**What you should do**.
Give again, word for word, each line below starting at the one that contains "common name: yellow baboon" and ending at the one that contains "family: Teiidae".

Stored items:
[Start of Attachment]
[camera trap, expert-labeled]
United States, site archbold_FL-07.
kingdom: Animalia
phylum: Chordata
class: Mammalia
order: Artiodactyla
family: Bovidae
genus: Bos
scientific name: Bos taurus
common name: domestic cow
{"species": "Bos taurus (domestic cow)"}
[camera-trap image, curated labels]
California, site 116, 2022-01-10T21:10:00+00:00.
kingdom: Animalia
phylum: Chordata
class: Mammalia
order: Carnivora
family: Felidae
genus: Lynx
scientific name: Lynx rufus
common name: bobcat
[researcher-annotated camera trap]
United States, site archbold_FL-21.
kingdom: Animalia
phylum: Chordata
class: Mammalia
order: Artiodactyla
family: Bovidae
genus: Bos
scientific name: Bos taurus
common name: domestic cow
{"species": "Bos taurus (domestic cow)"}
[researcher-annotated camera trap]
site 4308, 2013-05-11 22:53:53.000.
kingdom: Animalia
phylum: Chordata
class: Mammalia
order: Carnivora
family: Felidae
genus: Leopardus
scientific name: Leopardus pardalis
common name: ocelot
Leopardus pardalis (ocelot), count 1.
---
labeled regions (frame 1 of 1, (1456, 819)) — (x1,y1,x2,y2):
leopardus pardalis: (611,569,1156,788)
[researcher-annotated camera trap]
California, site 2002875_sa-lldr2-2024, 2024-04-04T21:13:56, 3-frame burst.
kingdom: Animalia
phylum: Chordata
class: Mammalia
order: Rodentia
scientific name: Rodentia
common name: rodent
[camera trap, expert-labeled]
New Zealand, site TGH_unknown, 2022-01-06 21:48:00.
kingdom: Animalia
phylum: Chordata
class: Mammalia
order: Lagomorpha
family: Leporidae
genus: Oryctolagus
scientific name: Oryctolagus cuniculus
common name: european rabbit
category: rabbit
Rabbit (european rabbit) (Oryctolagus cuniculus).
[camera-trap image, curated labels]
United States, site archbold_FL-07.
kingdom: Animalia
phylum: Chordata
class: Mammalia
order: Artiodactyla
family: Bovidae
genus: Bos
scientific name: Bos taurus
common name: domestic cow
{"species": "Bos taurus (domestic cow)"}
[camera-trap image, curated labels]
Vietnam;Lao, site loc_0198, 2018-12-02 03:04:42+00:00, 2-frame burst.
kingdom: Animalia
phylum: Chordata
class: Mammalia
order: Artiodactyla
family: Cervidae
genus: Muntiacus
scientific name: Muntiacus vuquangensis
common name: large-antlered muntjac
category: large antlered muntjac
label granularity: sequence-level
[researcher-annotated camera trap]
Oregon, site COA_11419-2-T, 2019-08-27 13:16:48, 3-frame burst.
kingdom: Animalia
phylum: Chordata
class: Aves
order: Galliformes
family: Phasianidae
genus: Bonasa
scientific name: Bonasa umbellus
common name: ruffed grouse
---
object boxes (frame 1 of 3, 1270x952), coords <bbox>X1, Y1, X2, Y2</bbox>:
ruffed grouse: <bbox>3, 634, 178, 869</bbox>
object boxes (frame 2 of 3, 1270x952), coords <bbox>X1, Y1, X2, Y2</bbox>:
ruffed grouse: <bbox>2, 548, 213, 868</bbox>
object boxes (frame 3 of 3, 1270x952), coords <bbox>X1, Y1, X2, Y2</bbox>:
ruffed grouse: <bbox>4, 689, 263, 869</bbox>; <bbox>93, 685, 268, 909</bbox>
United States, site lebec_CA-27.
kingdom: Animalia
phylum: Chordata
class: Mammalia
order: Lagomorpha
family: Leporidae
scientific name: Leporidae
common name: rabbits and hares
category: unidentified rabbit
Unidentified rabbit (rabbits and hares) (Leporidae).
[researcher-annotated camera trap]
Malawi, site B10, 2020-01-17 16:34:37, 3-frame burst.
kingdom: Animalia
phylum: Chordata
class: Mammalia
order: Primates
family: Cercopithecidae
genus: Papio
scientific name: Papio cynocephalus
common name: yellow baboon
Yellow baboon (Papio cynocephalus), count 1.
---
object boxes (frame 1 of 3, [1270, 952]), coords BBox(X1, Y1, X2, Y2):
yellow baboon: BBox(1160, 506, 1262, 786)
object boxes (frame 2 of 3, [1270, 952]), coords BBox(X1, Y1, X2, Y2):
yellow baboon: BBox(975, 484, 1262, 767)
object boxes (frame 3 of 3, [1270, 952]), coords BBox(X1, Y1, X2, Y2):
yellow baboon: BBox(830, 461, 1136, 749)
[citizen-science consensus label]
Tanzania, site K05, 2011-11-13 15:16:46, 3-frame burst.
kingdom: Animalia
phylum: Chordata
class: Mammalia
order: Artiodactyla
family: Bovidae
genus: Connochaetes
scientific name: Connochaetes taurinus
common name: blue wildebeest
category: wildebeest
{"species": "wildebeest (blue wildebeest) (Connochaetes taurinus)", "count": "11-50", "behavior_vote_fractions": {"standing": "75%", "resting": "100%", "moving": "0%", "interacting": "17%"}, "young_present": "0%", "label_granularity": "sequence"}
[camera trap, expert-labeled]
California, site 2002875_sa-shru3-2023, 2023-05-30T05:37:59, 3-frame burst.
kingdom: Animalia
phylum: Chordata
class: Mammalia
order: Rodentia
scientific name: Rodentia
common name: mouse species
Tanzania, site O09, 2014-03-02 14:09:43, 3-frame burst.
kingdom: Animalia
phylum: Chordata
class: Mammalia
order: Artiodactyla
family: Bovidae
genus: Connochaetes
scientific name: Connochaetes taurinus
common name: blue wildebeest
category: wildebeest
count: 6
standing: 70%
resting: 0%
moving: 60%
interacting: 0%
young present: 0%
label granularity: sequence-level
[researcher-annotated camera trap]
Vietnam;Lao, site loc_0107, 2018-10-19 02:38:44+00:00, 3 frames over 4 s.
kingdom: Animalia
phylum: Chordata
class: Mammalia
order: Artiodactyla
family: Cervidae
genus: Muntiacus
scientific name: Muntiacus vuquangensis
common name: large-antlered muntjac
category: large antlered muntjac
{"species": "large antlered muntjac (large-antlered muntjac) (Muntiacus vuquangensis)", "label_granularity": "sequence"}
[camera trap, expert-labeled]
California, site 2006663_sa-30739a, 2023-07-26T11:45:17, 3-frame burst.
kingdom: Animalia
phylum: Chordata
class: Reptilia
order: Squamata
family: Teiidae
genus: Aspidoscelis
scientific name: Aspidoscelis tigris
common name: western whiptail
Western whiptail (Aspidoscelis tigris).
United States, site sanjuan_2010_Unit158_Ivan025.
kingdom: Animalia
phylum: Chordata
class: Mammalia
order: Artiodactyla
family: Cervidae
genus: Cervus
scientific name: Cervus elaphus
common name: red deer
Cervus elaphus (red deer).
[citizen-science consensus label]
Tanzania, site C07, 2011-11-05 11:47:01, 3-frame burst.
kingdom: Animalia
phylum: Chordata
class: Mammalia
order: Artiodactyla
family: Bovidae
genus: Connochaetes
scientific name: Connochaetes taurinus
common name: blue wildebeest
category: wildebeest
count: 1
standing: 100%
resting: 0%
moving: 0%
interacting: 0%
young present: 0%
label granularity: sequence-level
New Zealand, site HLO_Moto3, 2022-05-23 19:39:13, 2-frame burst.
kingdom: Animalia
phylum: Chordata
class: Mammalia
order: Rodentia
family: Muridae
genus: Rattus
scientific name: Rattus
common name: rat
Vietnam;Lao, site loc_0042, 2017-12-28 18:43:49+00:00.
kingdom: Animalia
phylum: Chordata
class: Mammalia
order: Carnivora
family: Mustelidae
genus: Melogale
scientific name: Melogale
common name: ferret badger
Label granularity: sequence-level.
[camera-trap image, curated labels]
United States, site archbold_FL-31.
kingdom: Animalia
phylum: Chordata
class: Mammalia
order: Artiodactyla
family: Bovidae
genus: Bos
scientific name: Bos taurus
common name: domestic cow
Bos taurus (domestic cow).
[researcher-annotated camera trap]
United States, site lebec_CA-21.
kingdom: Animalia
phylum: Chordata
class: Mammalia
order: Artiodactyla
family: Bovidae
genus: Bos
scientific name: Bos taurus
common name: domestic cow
[End of Attachment]
**Answer area**.
common name: yellow baboon
Yellow baboon (Papio cynocephalus), count 1.
---
object boxes (frame 1 of 3, [1270, 952]), coords BBox(X1, Y1, X2, Y2):
yellow baboon: BBox(1160, 506, 1262, 786)
object boxes (frame 2 of 3, [1270, 952]), coords BBox(X1, Y1, X2, Y2):
yellow baboon: BBox(975, 484, 1262, 767)
object boxes (frame 3 of 3, [1270, 952]), coords BBox(X1, Y1, X2, Y2):
yellow baboon: BBox(830, 461, 1136, 749)
[citizen-science consensus label]
Tanzania, site K05, 2011-11-13 15:16:46, 3-frame burst.
kingdom: Animalia
phylum: Chordata
class: Mammalia
order: Artiodactyla
family: Bovidae
genus: Connochaetes
scientific name: Connochaetes taurinus
common name: blue wildebeest
category: wildebeest
{"species": "wildebeest (blue wildebeest) (Connochaetes taurinus)", "count": "11-50", "behavior_vote_fractions": {"standing": "75%", "resting": "100%", "moving": "0%", "interacting": "17%"}, "young_present": "0%", "label_granularity": "sequence"}
[camera trap, expert-labeled]
California, site 2002875_sa-shru3-2023, 2023-05-30T05:37:59, 3-frame burst.
kingdom: Animalia
phylum: Chordata
class: Mammalia
order: Rodentia
scientific name: Rodentia
common name: mouse species
Tanzania, site O09, 2014-03-02 14:09:43, 3-frame burst.
kingdom: Animalia
phylum: Chordata
class: Mammalia
order: Artiodactyla
family: Bovidae
genus: Connochaetes
scientific name: Connochaetes taurinus
common name: blue wildebeest
category: wildebeest
count: 6
standing: 70%
resting: 0%
moving: 60%
interacting: 0%
young present: 0%
label granularity: sequence-level
[researcher-annotated camera trap]
Vietnam;Lao, site loc_0107, 2018-10-19 02:38:44+00:00, 3 frames over 4 s.
kingdom: Animalia
phylum: Chordata
class: Mammalia
order: Artiodactyla
family: Cervidae
genus: Muntiacus
scientific name: Muntiacus vuquangensis
common name: large-antlered muntjac
category: large antlered muntjac
{"species": "large antlered muntjac (large-antlered muntjac) (Muntiacus vuquangensis)", "label_granularity": "sequence"}
[camera trap, expert-labeled]
California, site 2006663_sa-30739a, 2023-07-26T11:45:17, 3-frame burst.
kingdom: Animalia
phylum: Chordata
class: Reptilia
order: Squamata
family: Teiidae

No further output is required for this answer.